Finance Minister Sitharaman must break away from the trend to control the wasteful or non-productive expenditure on the administration. It is high time to tighten the expenditure belt of the government, make sarkari jobs productivity-oriented and let the budget focus more on development. That will create large gainful employment, raise public income, spur domestic demand and create higher production and growth. She should encourage the core and manufacturing sectors, including PSEs, to expand substantially in the coming years while compressing the government's non-productive expenditure supported by borrowing and disinvestment at the cost of PSEs.

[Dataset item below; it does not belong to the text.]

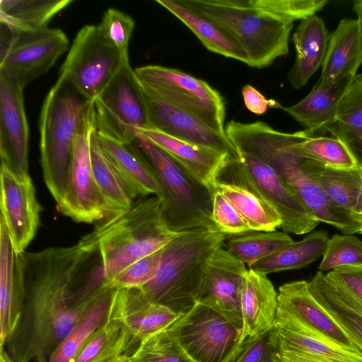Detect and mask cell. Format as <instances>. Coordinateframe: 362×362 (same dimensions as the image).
Wrapping results in <instances>:
<instances>
[{"label":"cell","mask_w":362,"mask_h":362,"mask_svg":"<svg viewBox=\"0 0 362 362\" xmlns=\"http://www.w3.org/2000/svg\"><path fill=\"white\" fill-rule=\"evenodd\" d=\"M91 247L82 238L74 246L16 255L23 307L4 346L14 362H48L95 298L80 306L76 295Z\"/></svg>","instance_id":"obj_1"},{"label":"cell","mask_w":362,"mask_h":362,"mask_svg":"<svg viewBox=\"0 0 362 362\" xmlns=\"http://www.w3.org/2000/svg\"><path fill=\"white\" fill-rule=\"evenodd\" d=\"M225 132L238 150L250 153L274 168L305 206L320 222L344 234L358 233V227L339 214L305 167V158L297 155L293 144L302 131L284 133L257 121L244 123L231 120Z\"/></svg>","instance_id":"obj_2"},{"label":"cell","mask_w":362,"mask_h":362,"mask_svg":"<svg viewBox=\"0 0 362 362\" xmlns=\"http://www.w3.org/2000/svg\"><path fill=\"white\" fill-rule=\"evenodd\" d=\"M230 237L217 229L177 233L163 247L152 279L140 287L153 303L183 315L197 303L208 261Z\"/></svg>","instance_id":"obj_3"},{"label":"cell","mask_w":362,"mask_h":362,"mask_svg":"<svg viewBox=\"0 0 362 362\" xmlns=\"http://www.w3.org/2000/svg\"><path fill=\"white\" fill-rule=\"evenodd\" d=\"M177 234L165 225L157 195L139 199L128 210L103 219L89 233L106 285L132 263L165 247Z\"/></svg>","instance_id":"obj_4"},{"label":"cell","mask_w":362,"mask_h":362,"mask_svg":"<svg viewBox=\"0 0 362 362\" xmlns=\"http://www.w3.org/2000/svg\"><path fill=\"white\" fill-rule=\"evenodd\" d=\"M128 144L154 175L162 218L175 233L199 228L217 229L212 221V198L201 183L163 148L139 132Z\"/></svg>","instance_id":"obj_5"},{"label":"cell","mask_w":362,"mask_h":362,"mask_svg":"<svg viewBox=\"0 0 362 362\" xmlns=\"http://www.w3.org/2000/svg\"><path fill=\"white\" fill-rule=\"evenodd\" d=\"M93 106V101L62 76L42 104L39 125L41 165L45 185L57 203L64 192L76 134Z\"/></svg>","instance_id":"obj_6"},{"label":"cell","mask_w":362,"mask_h":362,"mask_svg":"<svg viewBox=\"0 0 362 362\" xmlns=\"http://www.w3.org/2000/svg\"><path fill=\"white\" fill-rule=\"evenodd\" d=\"M211 19L241 47L247 65L262 69L288 53L293 23L255 7L250 0H178Z\"/></svg>","instance_id":"obj_7"},{"label":"cell","mask_w":362,"mask_h":362,"mask_svg":"<svg viewBox=\"0 0 362 362\" xmlns=\"http://www.w3.org/2000/svg\"><path fill=\"white\" fill-rule=\"evenodd\" d=\"M139 81L175 107L211 128L225 132L226 102L207 82L174 68L146 65L134 69Z\"/></svg>","instance_id":"obj_8"},{"label":"cell","mask_w":362,"mask_h":362,"mask_svg":"<svg viewBox=\"0 0 362 362\" xmlns=\"http://www.w3.org/2000/svg\"><path fill=\"white\" fill-rule=\"evenodd\" d=\"M1 28L0 75L23 88L46 73L69 46L59 28L13 32L1 23Z\"/></svg>","instance_id":"obj_9"},{"label":"cell","mask_w":362,"mask_h":362,"mask_svg":"<svg viewBox=\"0 0 362 362\" xmlns=\"http://www.w3.org/2000/svg\"><path fill=\"white\" fill-rule=\"evenodd\" d=\"M93 105L98 135L128 144L137 132L149 128L141 85L130 64L112 77Z\"/></svg>","instance_id":"obj_10"},{"label":"cell","mask_w":362,"mask_h":362,"mask_svg":"<svg viewBox=\"0 0 362 362\" xmlns=\"http://www.w3.org/2000/svg\"><path fill=\"white\" fill-rule=\"evenodd\" d=\"M96 129L94 105L76 134L69 169L57 210L76 222L93 223L111 216L95 181L90 161V142Z\"/></svg>","instance_id":"obj_11"},{"label":"cell","mask_w":362,"mask_h":362,"mask_svg":"<svg viewBox=\"0 0 362 362\" xmlns=\"http://www.w3.org/2000/svg\"><path fill=\"white\" fill-rule=\"evenodd\" d=\"M238 153V158H228L220 172L243 180L257 192L281 216L284 232L303 235L318 226L320 221L274 168L250 153Z\"/></svg>","instance_id":"obj_12"},{"label":"cell","mask_w":362,"mask_h":362,"mask_svg":"<svg viewBox=\"0 0 362 362\" xmlns=\"http://www.w3.org/2000/svg\"><path fill=\"white\" fill-rule=\"evenodd\" d=\"M127 64L129 57L108 42L98 25H86L77 33L59 76L68 78L80 93L93 101Z\"/></svg>","instance_id":"obj_13"},{"label":"cell","mask_w":362,"mask_h":362,"mask_svg":"<svg viewBox=\"0 0 362 362\" xmlns=\"http://www.w3.org/2000/svg\"><path fill=\"white\" fill-rule=\"evenodd\" d=\"M167 330L195 362H226L242 334L225 316L199 303Z\"/></svg>","instance_id":"obj_14"},{"label":"cell","mask_w":362,"mask_h":362,"mask_svg":"<svg viewBox=\"0 0 362 362\" xmlns=\"http://www.w3.org/2000/svg\"><path fill=\"white\" fill-rule=\"evenodd\" d=\"M147 110L148 129L193 144L211 148L238 158V150L226 133L219 132L168 103L140 82Z\"/></svg>","instance_id":"obj_15"},{"label":"cell","mask_w":362,"mask_h":362,"mask_svg":"<svg viewBox=\"0 0 362 362\" xmlns=\"http://www.w3.org/2000/svg\"><path fill=\"white\" fill-rule=\"evenodd\" d=\"M246 264L223 246L209 258L197 303L218 312L243 329L241 293Z\"/></svg>","instance_id":"obj_16"},{"label":"cell","mask_w":362,"mask_h":362,"mask_svg":"<svg viewBox=\"0 0 362 362\" xmlns=\"http://www.w3.org/2000/svg\"><path fill=\"white\" fill-rule=\"evenodd\" d=\"M0 183V218L6 226L15 253L19 255L36 234L41 206L29 175H16L1 165Z\"/></svg>","instance_id":"obj_17"},{"label":"cell","mask_w":362,"mask_h":362,"mask_svg":"<svg viewBox=\"0 0 362 362\" xmlns=\"http://www.w3.org/2000/svg\"><path fill=\"white\" fill-rule=\"evenodd\" d=\"M273 330L281 362H362V354L316 335L279 307Z\"/></svg>","instance_id":"obj_18"},{"label":"cell","mask_w":362,"mask_h":362,"mask_svg":"<svg viewBox=\"0 0 362 362\" xmlns=\"http://www.w3.org/2000/svg\"><path fill=\"white\" fill-rule=\"evenodd\" d=\"M29 129L23 88L0 75L1 165L16 175H28Z\"/></svg>","instance_id":"obj_19"},{"label":"cell","mask_w":362,"mask_h":362,"mask_svg":"<svg viewBox=\"0 0 362 362\" xmlns=\"http://www.w3.org/2000/svg\"><path fill=\"white\" fill-rule=\"evenodd\" d=\"M279 307L321 338L362 354L361 345L330 315L313 294L309 282L294 281L279 288Z\"/></svg>","instance_id":"obj_20"},{"label":"cell","mask_w":362,"mask_h":362,"mask_svg":"<svg viewBox=\"0 0 362 362\" xmlns=\"http://www.w3.org/2000/svg\"><path fill=\"white\" fill-rule=\"evenodd\" d=\"M180 315L152 302L141 288L117 289L108 320L124 327L139 343L167 329Z\"/></svg>","instance_id":"obj_21"},{"label":"cell","mask_w":362,"mask_h":362,"mask_svg":"<svg viewBox=\"0 0 362 362\" xmlns=\"http://www.w3.org/2000/svg\"><path fill=\"white\" fill-rule=\"evenodd\" d=\"M278 307V293L267 275L248 269L241 293L240 342L245 338L259 337L271 329Z\"/></svg>","instance_id":"obj_22"},{"label":"cell","mask_w":362,"mask_h":362,"mask_svg":"<svg viewBox=\"0 0 362 362\" xmlns=\"http://www.w3.org/2000/svg\"><path fill=\"white\" fill-rule=\"evenodd\" d=\"M304 164L331 206L360 230L358 214L362 186V170L360 166L349 170L334 169L307 158H305Z\"/></svg>","instance_id":"obj_23"},{"label":"cell","mask_w":362,"mask_h":362,"mask_svg":"<svg viewBox=\"0 0 362 362\" xmlns=\"http://www.w3.org/2000/svg\"><path fill=\"white\" fill-rule=\"evenodd\" d=\"M362 64V42L357 19H341L330 35L317 83L327 85L354 76Z\"/></svg>","instance_id":"obj_24"},{"label":"cell","mask_w":362,"mask_h":362,"mask_svg":"<svg viewBox=\"0 0 362 362\" xmlns=\"http://www.w3.org/2000/svg\"><path fill=\"white\" fill-rule=\"evenodd\" d=\"M137 132L163 148L206 187L216 179L227 160L230 158L218 150L177 139L155 129H146Z\"/></svg>","instance_id":"obj_25"},{"label":"cell","mask_w":362,"mask_h":362,"mask_svg":"<svg viewBox=\"0 0 362 362\" xmlns=\"http://www.w3.org/2000/svg\"><path fill=\"white\" fill-rule=\"evenodd\" d=\"M329 36L324 21L316 14L300 21L293 35L296 55L288 74L293 88L305 86L322 66Z\"/></svg>","instance_id":"obj_26"},{"label":"cell","mask_w":362,"mask_h":362,"mask_svg":"<svg viewBox=\"0 0 362 362\" xmlns=\"http://www.w3.org/2000/svg\"><path fill=\"white\" fill-rule=\"evenodd\" d=\"M354 76L330 84H315L300 102L282 109L296 120L311 136L327 133L334 123L339 103Z\"/></svg>","instance_id":"obj_27"},{"label":"cell","mask_w":362,"mask_h":362,"mask_svg":"<svg viewBox=\"0 0 362 362\" xmlns=\"http://www.w3.org/2000/svg\"><path fill=\"white\" fill-rule=\"evenodd\" d=\"M221 193L247 222L251 231H275L282 221L278 211L250 185L219 173L208 187Z\"/></svg>","instance_id":"obj_28"},{"label":"cell","mask_w":362,"mask_h":362,"mask_svg":"<svg viewBox=\"0 0 362 362\" xmlns=\"http://www.w3.org/2000/svg\"><path fill=\"white\" fill-rule=\"evenodd\" d=\"M23 307V291L16 274V254L0 218V345L15 330Z\"/></svg>","instance_id":"obj_29"},{"label":"cell","mask_w":362,"mask_h":362,"mask_svg":"<svg viewBox=\"0 0 362 362\" xmlns=\"http://www.w3.org/2000/svg\"><path fill=\"white\" fill-rule=\"evenodd\" d=\"M97 137L132 199L138 197L158 194V185L154 175L128 144L119 142L98 134Z\"/></svg>","instance_id":"obj_30"},{"label":"cell","mask_w":362,"mask_h":362,"mask_svg":"<svg viewBox=\"0 0 362 362\" xmlns=\"http://www.w3.org/2000/svg\"><path fill=\"white\" fill-rule=\"evenodd\" d=\"M181 21L209 51L247 64L244 51L218 25L182 4L178 0H156Z\"/></svg>","instance_id":"obj_31"},{"label":"cell","mask_w":362,"mask_h":362,"mask_svg":"<svg viewBox=\"0 0 362 362\" xmlns=\"http://www.w3.org/2000/svg\"><path fill=\"white\" fill-rule=\"evenodd\" d=\"M118 288L107 285L92 300L81 318L56 349L48 362H74L93 333L108 321Z\"/></svg>","instance_id":"obj_32"},{"label":"cell","mask_w":362,"mask_h":362,"mask_svg":"<svg viewBox=\"0 0 362 362\" xmlns=\"http://www.w3.org/2000/svg\"><path fill=\"white\" fill-rule=\"evenodd\" d=\"M308 282L316 299L362 346V311L355 301L332 284L322 272L318 271Z\"/></svg>","instance_id":"obj_33"},{"label":"cell","mask_w":362,"mask_h":362,"mask_svg":"<svg viewBox=\"0 0 362 362\" xmlns=\"http://www.w3.org/2000/svg\"><path fill=\"white\" fill-rule=\"evenodd\" d=\"M72 0H1L0 22L13 32L47 27L49 21Z\"/></svg>","instance_id":"obj_34"},{"label":"cell","mask_w":362,"mask_h":362,"mask_svg":"<svg viewBox=\"0 0 362 362\" xmlns=\"http://www.w3.org/2000/svg\"><path fill=\"white\" fill-rule=\"evenodd\" d=\"M329 239L325 230L310 232L301 240L294 242L286 249L255 263L249 269L266 275L300 269L323 255Z\"/></svg>","instance_id":"obj_35"},{"label":"cell","mask_w":362,"mask_h":362,"mask_svg":"<svg viewBox=\"0 0 362 362\" xmlns=\"http://www.w3.org/2000/svg\"><path fill=\"white\" fill-rule=\"evenodd\" d=\"M90 161L95 181L110 208L111 216L128 210L134 203L133 199L119 173L103 150L97 137L96 129L91 136Z\"/></svg>","instance_id":"obj_36"},{"label":"cell","mask_w":362,"mask_h":362,"mask_svg":"<svg viewBox=\"0 0 362 362\" xmlns=\"http://www.w3.org/2000/svg\"><path fill=\"white\" fill-rule=\"evenodd\" d=\"M293 149L299 156L328 168L349 170L359 166L349 146L336 137L311 136L304 130L293 144Z\"/></svg>","instance_id":"obj_37"},{"label":"cell","mask_w":362,"mask_h":362,"mask_svg":"<svg viewBox=\"0 0 362 362\" xmlns=\"http://www.w3.org/2000/svg\"><path fill=\"white\" fill-rule=\"evenodd\" d=\"M252 232L231 235L226 243V250L249 268L294 243L284 231Z\"/></svg>","instance_id":"obj_38"},{"label":"cell","mask_w":362,"mask_h":362,"mask_svg":"<svg viewBox=\"0 0 362 362\" xmlns=\"http://www.w3.org/2000/svg\"><path fill=\"white\" fill-rule=\"evenodd\" d=\"M139 344L121 324L108 320L90 337L74 362H107Z\"/></svg>","instance_id":"obj_39"},{"label":"cell","mask_w":362,"mask_h":362,"mask_svg":"<svg viewBox=\"0 0 362 362\" xmlns=\"http://www.w3.org/2000/svg\"><path fill=\"white\" fill-rule=\"evenodd\" d=\"M328 132L342 141L362 135V74H356L351 81Z\"/></svg>","instance_id":"obj_40"},{"label":"cell","mask_w":362,"mask_h":362,"mask_svg":"<svg viewBox=\"0 0 362 362\" xmlns=\"http://www.w3.org/2000/svg\"><path fill=\"white\" fill-rule=\"evenodd\" d=\"M130 359L132 362H195L167 329L138 344Z\"/></svg>","instance_id":"obj_41"},{"label":"cell","mask_w":362,"mask_h":362,"mask_svg":"<svg viewBox=\"0 0 362 362\" xmlns=\"http://www.w3.org/2000/svg\"><path fill=\"white\" fill-rule=\"evenodd\" d=\"M358 265H362V240L353 234H335L327 242L319 271Z\"/></svg>","instance_id":"obj_42"},{"label":"cell","mask_w":362,"mask_h":362,"mask_svg":"<svg viewBox=\"0 0 362 362\" xmlns=\"http://www.w3.org/2000/svg\"><path fill=\"white\" fill-rule=\"evenodd\" d=\"M256 8L285 21L293 23L322 9L327 0H250Z\"/></svg>","instance_id":"obj_43"},{"label":"cell","mask_w":362,"mask_h":362,"mask_svg":"<svg viewBox=\"0 0 362 362\" xmlns=\"http://www.w3.org/2000/svg\"><path fill=\"white\" fill-rule=\"evenodd\" d=\"M226 362H281L273 327L259 337L245 338Z\"/></svg>","instance_id":"obj_44"},{"label":"cell","mask_w":362,"mask_h":362,"mask_svg":"<svg viewBox=\"0 0 362 362\" xmlns=\"http://www.w3.org/2000/svg\"><path fill=\"white\" fill-rule=\"evenodd\" d=\"M134 19L115 8H108L98 25L103 37L124 55L129 57V43L134 29Z\"/></svg>","instance_id":"obj_45"},{"label":"cell","mask_w":362,"mask_h":362,"mask_svg":"<svg viewBox=\"0 0 362 362\" xmlns=\"http://www.w3.org/2000/svg\"><path fill=\"white\" fill-rule=\"evenodd\" d=\"M163 247L132 263L107 285L118 289L143 286L153 276L160 263Z\"/></svg>","instance_id":"obj_46"},{"label":"cell","mask_w":362,"mask_h":362,"mask_svg":"<svg viewBox=\"0 0 362 362\" xmlns=\"http://www.w3.org/2000/svg\"><path fill=\"white\" fill-rule=\"evenodd\" d=\"M212 198V221L216 227L228 235L250 232V229L235 206L218 190L210 187Z\"/></svg>","instance_id":"obj_47"},{"label":"cell","mask_w":362,"mask_h":362,"mask_svg":"<svg viewBox=\"0 0 362 362\" xmlns=\"http://www.w3.org/2000/svg\"><path fill=\"white\" fill-rule=\"evenodd\" d=\"M325 276L362 308V265L341 267L329 271Z\"/></svg>","instance_id":"obj_48"},{"label":"cell","mask_w":362,"mask_h":362,"mask_svg":"<svg viewBox=\"0 0 362 362\" xmlns=\"http://www.w3.org/2000/svg\"><path fill=\"white\" fill-rule=\"evenodd\" d=\"M242 95L246 107L252 113L261 115L268 107L282 108L274 100H267L259 90L251 85L247 84L242 88Z\"/></svg>","instance_id":"obj_49"},{"label":"cell","mask_w":362,"mask_h":362,"mask_svg":"<svg viewBox=\"0 0 362 362\" xmlns=\"http://www.w3.org/2000/svg\"><path fill=\"white\" fill-rule=\"evenodd\" d=\"M343 141L351 149L356 158L359 166L362 168V135L352 137Z\"/></svg>","instance_id":"obj_50"},{"label":"cell","mask_w":362,"mask_h":362,"mask_svg":"<svg viewBox=\"0 0 362 362\" xmlns=\"http://www.w3.org/2000/svg\"><path fill=\"white\" fill-rule=\"evenodd\" d=\"M354 9L357 15V21L360 27L362 42V0H356L354 1Z\"/></svg>","instance_id":"obj_51"},{"label":"cell","mask_w":362,"mask_h":362,"mask_svg":"<svg viewBox=\"0 0 362 362\" xmlns=\"http://www.w3.org/2000/svg\"><path fill=\"white\" fill-rule=\"evenodd\" d=\"M361 170H362V168H361ZM358 214L359 225H360V230H359L358 234L362 235V186H361V189L359 199H358Z\"/></svg>","instance_id":"obj_52"},{"label":"cell","mask_w":362,"mask_h":362,"mask_svg":"<svg viewBox=\"0 0 362 362\" xmlns=\"http://www.w3.org/2000/svg\"><path fill=\"white\" fill-rule=\"evenodd\" d=\"M0 362H14L8 356L4 346H1L0 349Z\"/></svg>","instance_id":"obj_53"},{"label":"cell","mask_w":362,"mask_h":362,"mask_svg":"<svg viewBox=\"0 0 362 362\" xmlns=\"http://www.w3.org/2000/svg\"><path fill=\"white\" fill-rule=\"evenodd\" d=\"M107 362H132L130 359V355L127 353L119 356L115 358L110 360Z\"/></svg>","instance_id":"obj_54"}]
</instances>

The task is not easy. A good part of her 2019-20 revenue earning prospect had already been hijacked by the previous NDA government by way of an advance collection of revenues by departments like railways and forcing PSEs part with dividends meant for the current financial year. This may be possibly responsible for the government's fiscal deficit in the first two months (April-May) rising to 52 per cent of the entire budgeted target for 2019-20 and posing a new challenge to the Centre. The US embargo on oil and other trades with Iran, a growing war-like situation in the West Asian gulf region, rising oil prices and the spectre of drought owing to highly delayed monsoon threaten to bring an unquantifiable impact on the government's expenditure target during the current financial year. Sitharaman's expenditure budget must provide for such an impact without compromising on development.